Thursday, October 27, 2016

Book Review: It Can't Happen Here by Sinclair Lewis

The story takes place in 1936 during the depression and Hitler’s rise to power.  There are the problems of high unemployment, mass and unwanted immigration, loss of morals, welfare cheats (“freeloaders”), liberals, a lack of religion, and crime.  Sound familiar?  It gets better.  A demagogue named Buzz Windrip from the Democratic party comes to dump Roosevelt. 
He appeals to the masses and gets nominated for President.  He forms his own militia called the Minute Men, or M.M. (Nazi S.S.) for short, to whip up support and deal with any despondents.  Windup wins, neutralizes the Congress and the Supreme Court, and establishes a dictatorship.  Concentration camps are set up with torture, censorship, and the system of states are abolished, replacing them with eight provinces, and terror ensues.  Ethnic groups such as the Jews and the Negroes are “put in their place,” and women are confined to the home, as housewives, nothing more.  Major institutions such as the banks and oil fields are nationalized.

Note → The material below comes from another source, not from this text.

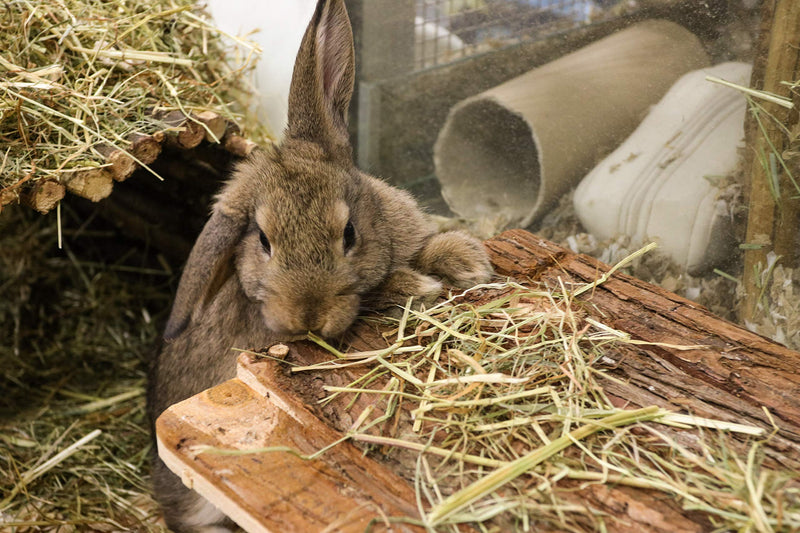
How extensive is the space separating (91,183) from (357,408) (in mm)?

The story itself takes place in Fort Beulah, Vermont, with one professional journalist, Dormeus Jessup and his family who observe all this, yet write articles and editorials condemning this.  Naturally, the regime catches on and starts to terrorize Dormeus and his family.  A resistance is formed, and one of their major operations is smuggling refugees to Canada, where they carry out their planning and operations.

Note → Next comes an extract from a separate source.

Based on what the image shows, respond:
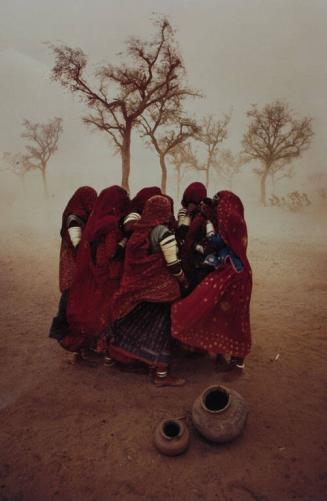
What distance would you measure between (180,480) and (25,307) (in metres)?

This book was written in 1935 during the Depression and the rise of Hitler and the author got his plot from observing the rise of Nazi Germany.  A close friend of his was even in Nazi Germany and provided Lewis with information about the Hitler regime, becoming the basis for this book.  The story takes place in 1936 but don’t be misled.  This is NOT alternate history.  It’s of a tyrannical regime that can rise here in the United States, and this book can be right at home in 1936, 2016, or 2036 equally, and bears parallels with what is happening today in 2016, especially during the presidential election.  

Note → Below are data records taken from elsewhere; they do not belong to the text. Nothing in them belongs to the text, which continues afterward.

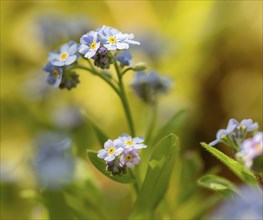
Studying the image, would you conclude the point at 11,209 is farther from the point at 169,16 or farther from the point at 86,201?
the point at 169,16

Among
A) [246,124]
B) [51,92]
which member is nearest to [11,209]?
[51,92]

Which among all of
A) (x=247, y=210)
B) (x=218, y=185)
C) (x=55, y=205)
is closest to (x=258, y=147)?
(x=247, y=210)

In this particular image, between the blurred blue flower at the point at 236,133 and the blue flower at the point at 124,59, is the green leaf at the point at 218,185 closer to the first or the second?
the blurred blue flower at the point at 236,133

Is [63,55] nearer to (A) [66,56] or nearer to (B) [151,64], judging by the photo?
(A) [66,56]

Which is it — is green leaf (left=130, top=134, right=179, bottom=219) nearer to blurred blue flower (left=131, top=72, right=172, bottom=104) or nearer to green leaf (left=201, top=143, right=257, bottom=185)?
green leaf (left=201, top=143, right=257, bottom=185)

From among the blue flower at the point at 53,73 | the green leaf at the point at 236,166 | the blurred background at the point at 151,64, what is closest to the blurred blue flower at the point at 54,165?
the blue flower at the point at 53,73

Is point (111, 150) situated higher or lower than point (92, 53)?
lower

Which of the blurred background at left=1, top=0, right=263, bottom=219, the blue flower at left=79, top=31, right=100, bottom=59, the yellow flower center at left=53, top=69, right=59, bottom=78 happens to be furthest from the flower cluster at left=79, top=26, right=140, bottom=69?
the blurred background at left=1, top=0, right=263, bottom=219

An irony here is that this fictitious regime was spawn from the Democratic party rather than the Republican party, as we would see it today.  Don’t forget, most racist politicians up until the 1960s were Democrats.
You will see the same problems then as today being the cause of America’s transition to a tyranny, and you will see that things really weren’t all that different back then.  Only the names have changed.  For example, the immigration problem back in the 1930s were the Jews, Italians, and the Chinese as opposed to the Mexicans, Syrians, and Africans of today.  We are still racist, and we still have the same economic problems with the same institutions, with people making the same proposals in dealing with them.  
You will see interesting parallels to Nazi Germany:  President Windrip’s book “Zero Hour” as opposed to Hilter’s “Mein Kampf”;  the Minute Men or M.M. as opposed to the S.S.; the Corpos as opposed to the Nazis; censorship, extreme brutality, confiscation of property, concentration camps, mass slaughters, racial persecutions, and the list goes on.
I think the main point of the book shows how fragile democracy really is and how we need to remain vigilant in order to protect it.  We need to watch our government, our institutions, and our businesses, especially big business, to make sure they never get beyond our control (as if they haven’t already, but people in this institutions still go to jail if caught at certain crimes, although it’s becoming rare).  If we slack off in our vigilance and actions, we just may end up like the regime depicted in this book.
Ironically, I found copies of this book at a coffee shop, left by someone eager to “get the word out” about what is going on today, and I see the point of that person who left them.  Note the title.  Many have said in the book, and in real life today, that what happened in Nazi Germany, the swaying of the masses and them giving a country over to a tyrant could never happen here in the U.S.

It can.  This book is timeless and serves as a warning to us all, even now.  Especially now.